Я не был голоден, так что не стал заходить ни в кафе, ни в ресторан. Только что из-за стола, поэтому ужин пока не нужен. Хотелось просто поваляться на кровати, бездумно, не размышляя ни о чем, – валяться и смотреть в потолок. Сколько раз замечал: обдумываешь какую-то проблему, кажущуюся неразрешимой, и чем больше думаешь, терзаешь мозг, тем сложнее и неразрешимее она кажется. А выкинешь все из головы, займешься другим делом, отвлечешься, и вдруг… бах! Решение выскакивает само собой! То-то наши предки говорили: «Утро вечера мудренее». Знали толк в решении вопросов, это уж без всяких сомнений.
И я налил ванну, погрузился в нее и плавал не меньше часа, параллельно слушая включенный на полную мощь телевизор, а потом, не мудрствуя лукаво, лег спать. Чтобы утро было гораздо, гораздо мудренее! Так оно по большому счету и вышло. Утро получилось на диво мудреным.
Мне снилось, что я лежу на огромном борцовском ковре, мягком, как кровать. И что сверху на меня наваливается великан. Огромный такой великан, дышащий смрадом, воняющий потом и почему-то сигаретами. Мерзкий сигаретный перегар забивал ноздри, не давал дышать – этот смрад старой пепельницы я ненавидел всегда! И ненавижу сейчас, во сне!
И я проснулся.
– Лежать спокойно! Не двигаться!
Голос был резким, холодным, не предвещающим никаких приятных перспектив. Руки мои были стянуты наручниками, а на ногах сидел здоровенный тип, на самоварной морде которого блуждала довольная полуулыбка.
– Ну вот! А говорили, опасный парнишка! Да он телок! Настоящий телок! Лежи, парень, не двигайся. И не вздумай шутить!
Шутить я не собирался, Петросяном стать никогда не мечтал, а самого Петросяна даже недолюбливал. То ли шутки у него слишком для меня плоские и пошлые, то ли я глупый и не понимаю настоящего юмора. Но, конечно, мой визави имел в виду совсем другое. Чем я сейчас по большому счету и собирался заняться. Свинство, честное слово, забираться в чужой номер и вести себя подобным образом – вязать руки, усаживаться грязным задом на мою чистую постель!
Четверо.

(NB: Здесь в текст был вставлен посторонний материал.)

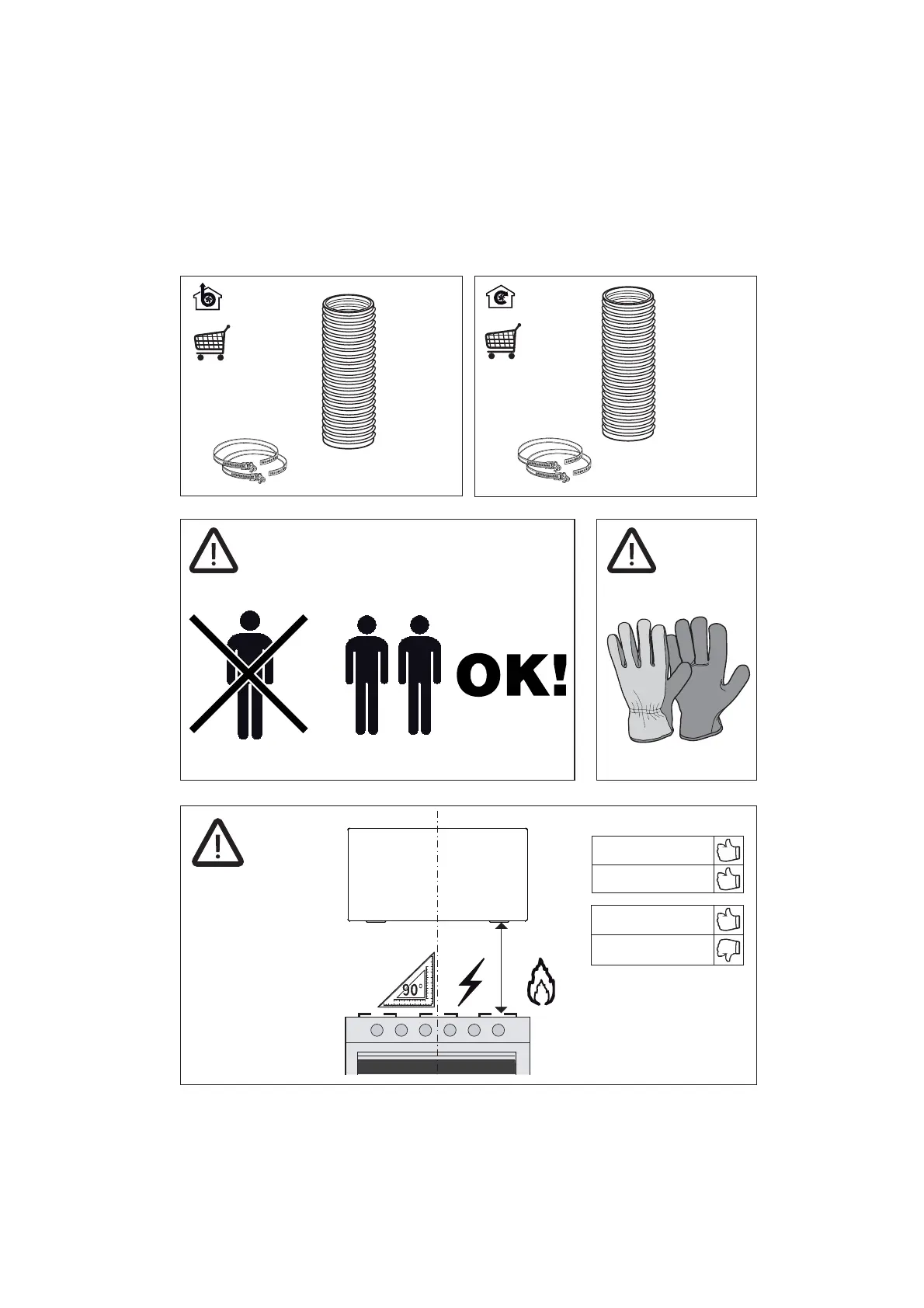 OK!

90°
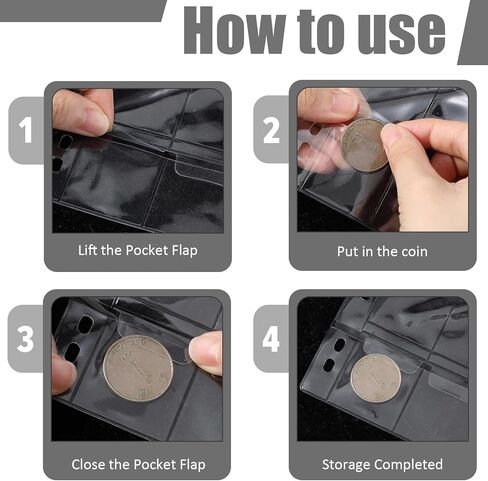 How to use

1
Lift the Pocket Flap

2
Put in the coin

3
Close the Pocket Flap

4
Storage Completed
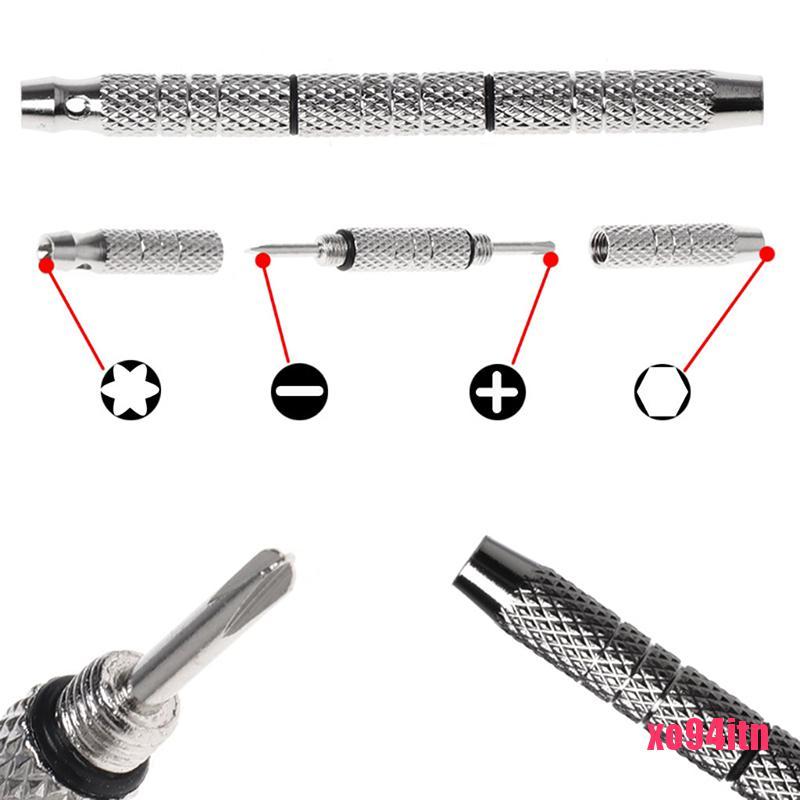 xo94itn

Двое со мной возятся, двое расхаживают по комнате. Один роется в моих вещах, вытрясает из бумажника. Второй потрошит сумку, вываливая содержимое прямо на пол. Все, что Варя так любовно гладила, укладывала, стараясь для любимого мужа. И вот теперь какой-то гад мнет, трясет все это грязными руками!
– Не трогай мои вещи, мразь! – не выдержал я, дернувшись, чтобы проверить крепость моих конвоиров. – Не ты положил, не тебе и брать!
– Заткнись, урод! – ответствовал тот, что тряс мои штаны-трусы, и продолжил заниматься своим делом с еще большим усердием, нарочито брезгливо расшвыривая мои вещички.